To opowieść o urodzonym 27 sierpnia 1906 r. Edmundzie Wojtyle, starszym bracie polskiego papieża. Poznajemy go przez pryzmat wojennej tułaczki Wojtyłów, ludzi, z którymi się spotykał, i miejsc, w których bywał. Dokument, będący sentymentalną podróżą w czasie, nie przedstawia Edmunda jako cienia jego wielkiego brata. Więcej, twórcy filmu pokazują nam, że to Edmund miał niemały wpływ na kształtowanie charakteru i osobowości tego, który później burzył najtwardsze mury.
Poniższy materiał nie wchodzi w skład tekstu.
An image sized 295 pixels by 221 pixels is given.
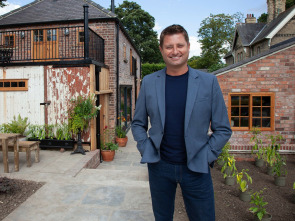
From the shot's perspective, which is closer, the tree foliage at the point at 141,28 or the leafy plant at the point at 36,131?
the leafy plant at the point at 36,131

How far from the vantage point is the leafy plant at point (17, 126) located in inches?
294

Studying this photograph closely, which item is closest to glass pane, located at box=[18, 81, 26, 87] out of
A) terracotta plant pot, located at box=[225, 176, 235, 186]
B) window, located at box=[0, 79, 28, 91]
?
window, located at box=[0, 79, 28, 91]

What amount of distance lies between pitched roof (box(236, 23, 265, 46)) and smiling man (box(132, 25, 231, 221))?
25934 millimetres

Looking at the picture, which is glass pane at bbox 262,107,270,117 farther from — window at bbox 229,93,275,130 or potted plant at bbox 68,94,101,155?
potted plant at bbox 68,94,101,155

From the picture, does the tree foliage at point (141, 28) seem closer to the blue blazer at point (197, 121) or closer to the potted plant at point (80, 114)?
the potted plant at point (80, 114)

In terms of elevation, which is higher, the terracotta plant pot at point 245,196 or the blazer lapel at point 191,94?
the blazer lapel at point 191,94

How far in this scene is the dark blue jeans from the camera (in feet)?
6.61

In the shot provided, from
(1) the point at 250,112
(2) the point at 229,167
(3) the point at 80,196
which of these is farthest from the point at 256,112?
(3) the point at 80,196

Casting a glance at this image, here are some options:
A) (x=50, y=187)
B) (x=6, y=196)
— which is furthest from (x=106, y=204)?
(x=6, y=196)

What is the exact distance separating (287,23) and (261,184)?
20.6 meters

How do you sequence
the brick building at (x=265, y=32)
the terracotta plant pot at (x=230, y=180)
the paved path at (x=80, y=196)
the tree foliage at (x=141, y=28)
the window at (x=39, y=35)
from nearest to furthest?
1. the paved path at (x=80, y=196)
2. the terracotta plant pot at (x=230, y=180)
3. the window at (x=39, y=35)
4. the brick building at (x=265, y=32)
5. the tree foliage at (x=141, y=28)

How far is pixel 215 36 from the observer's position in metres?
39.3

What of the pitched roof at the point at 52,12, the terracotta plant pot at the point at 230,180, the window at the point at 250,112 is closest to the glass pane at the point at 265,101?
the window at the point at 250,112

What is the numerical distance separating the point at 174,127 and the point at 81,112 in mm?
5503
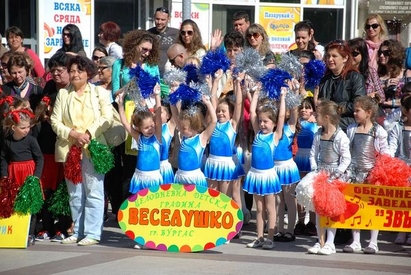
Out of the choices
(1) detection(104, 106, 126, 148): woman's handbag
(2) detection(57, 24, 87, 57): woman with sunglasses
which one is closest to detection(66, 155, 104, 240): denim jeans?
(1) detection(104, 106, 126, 148): woman's handbag

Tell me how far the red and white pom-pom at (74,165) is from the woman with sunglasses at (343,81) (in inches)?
95.5

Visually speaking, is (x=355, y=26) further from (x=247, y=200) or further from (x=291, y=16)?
(x=247, y=200)

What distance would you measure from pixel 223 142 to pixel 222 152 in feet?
0.34

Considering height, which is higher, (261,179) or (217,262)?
(261,179)

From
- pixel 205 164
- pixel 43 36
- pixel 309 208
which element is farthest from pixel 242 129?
pixel 43 36

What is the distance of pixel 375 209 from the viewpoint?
8.31m

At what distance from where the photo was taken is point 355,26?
664 inches

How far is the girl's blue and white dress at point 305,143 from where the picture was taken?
907 cm

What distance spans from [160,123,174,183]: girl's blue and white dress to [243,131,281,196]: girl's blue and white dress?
30.1 inches

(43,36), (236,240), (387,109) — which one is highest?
(43,36)

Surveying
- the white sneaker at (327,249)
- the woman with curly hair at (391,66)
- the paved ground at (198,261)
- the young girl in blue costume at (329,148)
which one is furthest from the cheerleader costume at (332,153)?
the woman with curly hair at (391,66)

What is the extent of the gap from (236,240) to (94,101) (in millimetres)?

Widzimy Edmunda – bramkarza gimnazjalnej drużyny piłki nożnej, który zaprasza małego Karola, by razem z nim stanął między słupkami. Spotykamy starszego brata, jakiego wielu z nas chciałoby zapewne mieć za powiernika, przyjaciela, autorytet. Poznajemy pilnego ucznia, wzorowego studenta i wreszcie lekarza z powołania. „Bohatera w walce ze śmiercią”, który zarażony szkarlatyną „umiera na posterunku pracy” w wieku zaledwie 26 lat. „Śmierć mojej matki utkwiła mi głęboko w pamięci. Ale chyba jeszcze bardziej śmierć mojego brata z powodu tragicznych okoliczności, w jakich nastąpiła. I dlatego, że byłem bardziej dojrzały” – przyznał po latach Jan Paweł II.
„Brat Papieża” zawiedzie tych, których światowe kino przyzwyczaiło do krzykliwych, dwuznacznych, sensacyjnych i drogich produkcji. Króluje w nim szacunek dla słowa i treść – nie ma pustych dialogów, a każde zdanie zawiera konkretne znaczenie. Jego niewątpliwym walorem są archiwalne fotografie, które dobrze oddają klimat tamtych czasów.
Film wywołuje emocje. Wzrusza swoją prawdziwością, a nie – jak często dziś bywa – tandetną tkliwą historyjką. Poucza, nie moralizując. I budzi tęsknotę. Za nienagannymi, męskimi manierami, zdrowymi rodzinnymi relacjami, rzetelną nauką, lekarzami, którzy chcą leczyć nie tylko ciało, ale i duszę, oraz za prawdziwą miłością, jak ta między Edmundem i ukochaną przez niego Jadwigą.
Producentem filmu jest Wydawnictwo i Studio Filmowe Anima Media należące do Kurii Diecezjalnej Bielsko-Żywieckiej.
Magdalenia Guziak-Nowak

Źródło: Biuletyn liturgiczny "Dzień Pański", nr 42 z dnia 25 sierpnia 2013 roku. Artykuł ukazał się pod tytułem: "Nasze tęsknoty".